EXERCISE PROMPT: Please restate the data word for word, in full.

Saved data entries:
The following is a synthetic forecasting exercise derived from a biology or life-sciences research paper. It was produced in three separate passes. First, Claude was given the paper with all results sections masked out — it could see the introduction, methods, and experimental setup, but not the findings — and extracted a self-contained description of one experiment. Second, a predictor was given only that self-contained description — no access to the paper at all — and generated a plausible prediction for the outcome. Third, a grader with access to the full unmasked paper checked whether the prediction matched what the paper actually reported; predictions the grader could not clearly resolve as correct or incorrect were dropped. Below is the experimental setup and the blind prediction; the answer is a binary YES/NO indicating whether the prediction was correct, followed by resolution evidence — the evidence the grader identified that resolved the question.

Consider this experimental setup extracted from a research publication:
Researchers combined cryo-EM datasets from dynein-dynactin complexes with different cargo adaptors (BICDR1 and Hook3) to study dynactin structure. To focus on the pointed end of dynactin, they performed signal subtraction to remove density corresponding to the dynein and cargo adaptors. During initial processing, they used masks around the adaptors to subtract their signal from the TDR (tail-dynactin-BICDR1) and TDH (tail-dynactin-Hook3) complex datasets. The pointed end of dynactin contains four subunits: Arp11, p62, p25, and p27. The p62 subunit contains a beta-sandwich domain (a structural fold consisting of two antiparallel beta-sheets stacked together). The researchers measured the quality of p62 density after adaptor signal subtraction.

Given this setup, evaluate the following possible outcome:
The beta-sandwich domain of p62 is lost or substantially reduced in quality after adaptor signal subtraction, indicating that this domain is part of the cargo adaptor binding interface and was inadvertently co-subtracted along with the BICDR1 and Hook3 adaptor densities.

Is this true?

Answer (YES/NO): YES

YOUR RESPONSE:
The following is a synthetic forecasting exercise derived from a biology or life-sciences research paper. It was produced in three separate passes. First, Claude was given the paper with all results sections masked out — it could see the introduction, methods, and experimental setup, but not the findings — and extracted a self-contained description of one experiment. Second, a predictor was given only that self-contained description — no access to the paper at all — and generated a plausible prediction for the outcome. Third, a grader with access to the full unmasked paper checked whether the prediction matched what the paper actually reported; predictions the grader could not clearly resolve as correct or incorrect were dropped. Below is the experimental setup and the blind prediction; the answer is a binary YES/NO indicating whether the prediction was correct, followed by resolution evidence — the evidence the grader identified that resolved the question.

Consider this experimental setup extracted from a research publication:
Researchers combined cryo-EM datasets from dynein-dynactin complexes with different cargo adaptors (BICDR1 and Hook3) to study dynactin structure. To focus on the pointed end of dynactin, they performed signal subtraction to remove density corresponding to the dynein and cargo adaptors. During initial processing, they used masks around the adaptors to subtract their signal from the TDR (tail-dynactin-BICDR1) and TDH (tail-dynactin-Hook3) complex datasets. The pointed end of dynactin contains four subunits: Arp11, p62, p25, and p27. The p62 subunit contains a beta-sandwich domain (a structural fold consisting of two antiparallel beta-sheets stacked together). The researchers measured the quality of p62 density after adaptor signal subtraction.

Given this setup, evaluate the following possible outcome:
The beta-sandwich domain of p62 is lost or substantially reduced in quality after adaptor signal subtraction, indicating that this domain is part of the cargo adaptor binding interface and was inadvertently co-subtracted along with the BICDR1 and Hook3 adaptor densities.

Is this true?

Answer (YES/NO): YES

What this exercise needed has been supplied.